Surprising quantities of bacteria have been found living in clay-rich rocks under the Pacific seafloor. The discovery raises the possibility of equally resilient microbes living deep beneath the surface of Mars.
Ancient volcanic rocks beneath the Pacific seafloor provide a habitat for dense clusters of microbial communities, according to a new paper published this week in Communications Biology. The microbes were found as deep as 100 metres beneath the seafloor, huddling within the cracks of ancient, clay-rich volcanic rocks.
“Life will find a home in virtually every crevice that’s available,” explained Jennifer Biddle, an associate professor at the University of Delaware who was not involved with the new research, in a phone chat with Gizmodo. “Previous papers over the past 20 years have hinted at this possibility—that lots of microbes can exist within the cracks of ocean crusts—but this paper is nice in that it’s actually the first evidence of active microbes within these particular rocks, and not just their fossilized remains.”
Subterranean microbes have been found before. Back in 2006, for example, scientists detected bacteria nearly 2 miles beneath Earth’s surface, and in 2018, scientists found photosynthesizing bacteria thousands of feet below the surface of an abandoned mine in Spain. And late last month, a paper was published describing microbial communities living some 792 metres beneath the seafloor.
What makes the new discovery special is that the microbes were alive, and they were pulled from ancient volcanic rocks ranging in age from 13.5 million to 104 million years old. Whether active microorganisms might be found in these rocks was an unanswered question going into the research, but the new paper suggests they are thriving in their extreme habitat.
First author Yohey Suzuki from the University of Tokyo in Japan collected the samples back 2010. The researchers selected three different spots at the bottom the Pacific ocean between Tahiti and New Zealand. To rule out contaminating sources, the scientists selected areas far from hydrothermal vents.
A metal tube stretching 5.7 kilometres in length was lowered to the ocean floor, and a drill burrowed down an additional 125 metres into the seafloor. For the first 75 meters of the journey, the drill worked its way through thick mud, followed by another 40 metres through solid rock.

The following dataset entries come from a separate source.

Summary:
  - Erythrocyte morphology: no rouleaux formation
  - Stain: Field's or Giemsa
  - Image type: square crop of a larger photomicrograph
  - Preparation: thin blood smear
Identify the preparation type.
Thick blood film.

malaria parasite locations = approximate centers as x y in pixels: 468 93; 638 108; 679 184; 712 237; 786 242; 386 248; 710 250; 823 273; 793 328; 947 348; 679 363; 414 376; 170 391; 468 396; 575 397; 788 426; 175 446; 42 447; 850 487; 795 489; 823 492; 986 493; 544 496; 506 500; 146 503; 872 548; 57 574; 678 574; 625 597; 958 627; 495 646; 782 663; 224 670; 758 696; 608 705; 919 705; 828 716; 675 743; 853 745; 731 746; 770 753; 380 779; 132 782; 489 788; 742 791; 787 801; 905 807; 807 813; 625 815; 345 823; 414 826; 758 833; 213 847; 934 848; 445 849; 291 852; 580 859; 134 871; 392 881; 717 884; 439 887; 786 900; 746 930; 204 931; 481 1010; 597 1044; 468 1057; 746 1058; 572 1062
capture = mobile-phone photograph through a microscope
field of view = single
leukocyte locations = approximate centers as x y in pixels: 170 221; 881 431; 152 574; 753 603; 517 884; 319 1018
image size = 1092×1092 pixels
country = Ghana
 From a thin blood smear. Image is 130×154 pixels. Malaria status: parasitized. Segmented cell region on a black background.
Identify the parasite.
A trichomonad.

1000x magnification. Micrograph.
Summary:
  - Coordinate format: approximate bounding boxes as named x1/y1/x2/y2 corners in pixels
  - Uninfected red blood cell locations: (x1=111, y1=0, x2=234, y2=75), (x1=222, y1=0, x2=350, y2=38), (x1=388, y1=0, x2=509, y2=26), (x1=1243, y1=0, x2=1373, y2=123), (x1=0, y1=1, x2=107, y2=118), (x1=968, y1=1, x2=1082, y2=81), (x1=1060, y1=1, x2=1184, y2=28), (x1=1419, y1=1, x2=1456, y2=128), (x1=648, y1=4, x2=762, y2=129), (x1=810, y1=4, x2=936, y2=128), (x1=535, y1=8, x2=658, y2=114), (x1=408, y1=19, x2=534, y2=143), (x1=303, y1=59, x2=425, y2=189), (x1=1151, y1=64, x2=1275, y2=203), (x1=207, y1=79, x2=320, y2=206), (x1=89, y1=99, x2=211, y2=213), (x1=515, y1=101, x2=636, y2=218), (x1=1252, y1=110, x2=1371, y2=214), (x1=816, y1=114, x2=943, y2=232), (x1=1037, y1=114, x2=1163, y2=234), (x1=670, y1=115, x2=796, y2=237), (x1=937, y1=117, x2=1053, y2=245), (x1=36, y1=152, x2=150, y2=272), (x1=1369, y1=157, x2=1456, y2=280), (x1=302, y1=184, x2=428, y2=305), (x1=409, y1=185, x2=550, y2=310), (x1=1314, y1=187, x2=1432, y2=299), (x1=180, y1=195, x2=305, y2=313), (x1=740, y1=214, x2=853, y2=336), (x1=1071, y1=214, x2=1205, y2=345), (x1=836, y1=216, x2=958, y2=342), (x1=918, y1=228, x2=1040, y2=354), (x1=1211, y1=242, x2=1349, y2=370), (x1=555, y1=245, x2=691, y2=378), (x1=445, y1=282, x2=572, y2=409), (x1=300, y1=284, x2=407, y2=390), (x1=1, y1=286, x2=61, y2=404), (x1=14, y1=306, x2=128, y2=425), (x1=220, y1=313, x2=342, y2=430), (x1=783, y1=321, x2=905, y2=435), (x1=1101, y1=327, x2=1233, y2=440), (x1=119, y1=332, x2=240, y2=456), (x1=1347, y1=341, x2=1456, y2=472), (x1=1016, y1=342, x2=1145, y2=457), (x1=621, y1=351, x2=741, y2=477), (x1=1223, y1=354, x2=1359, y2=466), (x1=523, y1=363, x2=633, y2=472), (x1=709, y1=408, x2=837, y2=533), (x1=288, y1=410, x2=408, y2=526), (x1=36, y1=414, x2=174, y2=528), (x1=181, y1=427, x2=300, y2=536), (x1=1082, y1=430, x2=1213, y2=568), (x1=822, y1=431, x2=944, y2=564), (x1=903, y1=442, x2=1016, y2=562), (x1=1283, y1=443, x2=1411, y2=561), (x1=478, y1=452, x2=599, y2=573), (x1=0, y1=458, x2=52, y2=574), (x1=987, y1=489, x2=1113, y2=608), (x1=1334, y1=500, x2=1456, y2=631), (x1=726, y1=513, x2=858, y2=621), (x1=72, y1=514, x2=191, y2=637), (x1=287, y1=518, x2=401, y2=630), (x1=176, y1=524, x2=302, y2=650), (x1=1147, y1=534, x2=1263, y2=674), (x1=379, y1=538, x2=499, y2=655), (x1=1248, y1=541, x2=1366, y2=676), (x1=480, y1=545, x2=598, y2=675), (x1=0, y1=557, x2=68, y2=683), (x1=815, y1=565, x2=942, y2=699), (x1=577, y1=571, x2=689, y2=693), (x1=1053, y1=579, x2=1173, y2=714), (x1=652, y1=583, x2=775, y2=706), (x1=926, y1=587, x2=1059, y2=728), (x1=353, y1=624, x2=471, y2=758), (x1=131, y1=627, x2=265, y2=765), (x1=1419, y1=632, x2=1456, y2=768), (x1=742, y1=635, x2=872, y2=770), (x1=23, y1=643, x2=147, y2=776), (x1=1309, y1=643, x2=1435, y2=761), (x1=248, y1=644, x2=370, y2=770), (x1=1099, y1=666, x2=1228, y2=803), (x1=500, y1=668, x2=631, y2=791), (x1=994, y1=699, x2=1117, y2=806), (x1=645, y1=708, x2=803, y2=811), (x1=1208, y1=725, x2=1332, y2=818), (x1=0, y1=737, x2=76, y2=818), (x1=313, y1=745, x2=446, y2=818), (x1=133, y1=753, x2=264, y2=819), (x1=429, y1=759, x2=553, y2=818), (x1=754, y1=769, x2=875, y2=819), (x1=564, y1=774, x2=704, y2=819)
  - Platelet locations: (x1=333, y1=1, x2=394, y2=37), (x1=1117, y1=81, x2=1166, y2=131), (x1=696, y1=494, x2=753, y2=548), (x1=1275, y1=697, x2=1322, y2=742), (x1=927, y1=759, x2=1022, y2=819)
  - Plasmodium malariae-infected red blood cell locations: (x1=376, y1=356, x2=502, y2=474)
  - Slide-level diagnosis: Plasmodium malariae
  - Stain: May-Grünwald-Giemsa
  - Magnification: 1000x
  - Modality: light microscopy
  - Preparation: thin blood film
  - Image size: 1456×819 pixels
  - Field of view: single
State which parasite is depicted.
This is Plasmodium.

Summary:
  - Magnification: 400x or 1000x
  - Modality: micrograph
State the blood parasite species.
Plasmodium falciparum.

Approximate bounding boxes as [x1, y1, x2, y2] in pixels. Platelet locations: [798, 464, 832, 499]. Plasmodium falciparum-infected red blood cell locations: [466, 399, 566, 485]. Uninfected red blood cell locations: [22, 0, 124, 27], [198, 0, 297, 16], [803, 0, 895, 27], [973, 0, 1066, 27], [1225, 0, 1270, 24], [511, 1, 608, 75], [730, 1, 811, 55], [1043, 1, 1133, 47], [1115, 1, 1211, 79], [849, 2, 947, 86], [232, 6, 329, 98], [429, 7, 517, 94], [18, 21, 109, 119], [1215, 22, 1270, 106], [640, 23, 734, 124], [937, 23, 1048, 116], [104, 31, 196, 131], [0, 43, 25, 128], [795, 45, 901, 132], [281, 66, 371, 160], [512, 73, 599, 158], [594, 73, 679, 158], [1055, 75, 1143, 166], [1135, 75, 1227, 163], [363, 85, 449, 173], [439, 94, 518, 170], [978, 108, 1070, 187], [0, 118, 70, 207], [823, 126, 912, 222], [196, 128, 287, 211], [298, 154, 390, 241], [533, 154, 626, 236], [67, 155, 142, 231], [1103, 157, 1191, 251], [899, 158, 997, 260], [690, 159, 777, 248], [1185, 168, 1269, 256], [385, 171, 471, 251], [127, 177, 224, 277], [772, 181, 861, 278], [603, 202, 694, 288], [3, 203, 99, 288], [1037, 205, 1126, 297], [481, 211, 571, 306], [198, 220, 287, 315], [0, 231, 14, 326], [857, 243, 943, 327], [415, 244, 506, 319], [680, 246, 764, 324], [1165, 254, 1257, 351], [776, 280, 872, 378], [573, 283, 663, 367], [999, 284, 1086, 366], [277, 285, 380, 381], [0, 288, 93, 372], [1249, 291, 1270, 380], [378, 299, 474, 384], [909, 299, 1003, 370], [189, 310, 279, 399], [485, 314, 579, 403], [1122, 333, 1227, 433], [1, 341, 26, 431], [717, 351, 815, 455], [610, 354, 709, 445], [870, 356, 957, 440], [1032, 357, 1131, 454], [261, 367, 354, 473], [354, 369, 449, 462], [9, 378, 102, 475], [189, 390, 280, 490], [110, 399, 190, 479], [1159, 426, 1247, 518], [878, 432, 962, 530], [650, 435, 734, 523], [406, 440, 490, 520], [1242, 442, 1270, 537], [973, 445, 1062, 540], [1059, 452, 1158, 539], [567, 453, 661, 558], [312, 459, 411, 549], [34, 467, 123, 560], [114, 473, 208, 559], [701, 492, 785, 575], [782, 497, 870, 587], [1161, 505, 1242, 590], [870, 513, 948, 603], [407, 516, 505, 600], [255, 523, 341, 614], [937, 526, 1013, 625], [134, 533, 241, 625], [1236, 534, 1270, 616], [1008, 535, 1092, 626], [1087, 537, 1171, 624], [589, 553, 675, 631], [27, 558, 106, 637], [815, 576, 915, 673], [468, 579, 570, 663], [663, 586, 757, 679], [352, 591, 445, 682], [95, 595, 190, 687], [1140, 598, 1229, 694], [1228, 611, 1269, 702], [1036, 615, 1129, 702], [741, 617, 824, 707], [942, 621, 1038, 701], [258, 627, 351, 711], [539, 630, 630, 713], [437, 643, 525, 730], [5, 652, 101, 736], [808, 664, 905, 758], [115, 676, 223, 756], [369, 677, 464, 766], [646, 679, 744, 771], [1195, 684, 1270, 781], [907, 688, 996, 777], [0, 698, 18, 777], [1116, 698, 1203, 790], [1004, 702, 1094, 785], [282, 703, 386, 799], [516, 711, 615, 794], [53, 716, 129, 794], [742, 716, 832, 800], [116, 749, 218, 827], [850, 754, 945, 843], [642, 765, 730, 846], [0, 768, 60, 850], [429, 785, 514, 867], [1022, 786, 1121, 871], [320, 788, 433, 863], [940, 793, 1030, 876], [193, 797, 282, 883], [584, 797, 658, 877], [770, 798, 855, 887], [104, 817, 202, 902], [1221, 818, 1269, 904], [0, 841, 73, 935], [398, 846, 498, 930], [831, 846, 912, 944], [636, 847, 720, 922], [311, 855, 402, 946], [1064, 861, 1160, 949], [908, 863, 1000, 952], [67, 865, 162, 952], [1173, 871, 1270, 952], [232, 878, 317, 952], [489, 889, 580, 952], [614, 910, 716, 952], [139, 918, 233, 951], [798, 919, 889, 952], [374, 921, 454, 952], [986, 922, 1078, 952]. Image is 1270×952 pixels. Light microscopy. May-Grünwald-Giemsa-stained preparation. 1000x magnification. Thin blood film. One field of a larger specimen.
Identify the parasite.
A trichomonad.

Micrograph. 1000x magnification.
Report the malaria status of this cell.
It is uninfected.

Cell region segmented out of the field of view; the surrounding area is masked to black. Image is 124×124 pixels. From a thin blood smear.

Once at the lab, the samples revealed traces of the bacteria inside the cracks of the volcanic rock. These tiny fractures, at less than 1 millimetre wide, formed when the hot lava was cooling.
Suzuki found the bacteria in surprising densities, with colonies reaching 10 billion bacterial cells for each cubic centimetre, which is roughly the same quantity found in the human gut. The seafloor itself yielded just 100 cells per cubic centimetre.
The bacteria is likely drawn to the clay-rich minerals, which provide a suitable habitat for the aerobic microbes that feed off of oxygen and organic nutrients. And as Biddle told Gizmodo, “clay has a charged surface, making it easier for the bacteria to stick to.” Using DNA analysis, the researchers identified distinct but similar aerobic species of bacteria pulled from the different locations.
“This discovery of life where no one expected it in solid rock below the seafloor may be changing the game for the search for life in space,” said Suzuki in a press release. “I am now almost over-expecting that I can find life on Mars. If not, it must be that life relies on some other process that Mars does not have, like plate tectonics,” he added.
Suzuki and his colleagues will soon be collaborating with NASA as they work on a plan to return Martian rocks to Earth for analysis. The pending Perseverance rover, which launches later this summer (fingers crossed), is designed explicitly for this purpose. The rover will collect materials and deposit them on the Martian surface for a future sample return mission.
Suzuki says the clay minerals found beneath the Pacific seafloor could be similar to minerals on Mars.
“Minerals are like a fingerprint for what conditions were present when the clay formed,” he said. “Neutral to slightly alkaline levels, low temperature, moderate salinity, iron-rich environment, basalt rock— all of these conditions are shared between the deep ocean and the surface of Mars.”
Biddle, however, was circumspect about the new paper’s astrobiological implications.
“Can life be more robust? Sure, but I’d be cautious with these sorts of interpretations,” she told Gizmodo. “Mars might be missing a complete biogeochemical cycle for all elements required for life,” she explained, adding that the new paper is “not a slam dunk” for showing that life is certain to exist elsewhere in the solar system. “Other things need to be present to allow life to survive,” she said.
With a pending Mars sample return mission in the works, we could soon put this theory to the test. That said, we likely won’t have satisfactory answers until we can drill deep into the Martian crust, which Perseverance won’t be able to do. For now, we’ll have to be content with these fascinating speculations.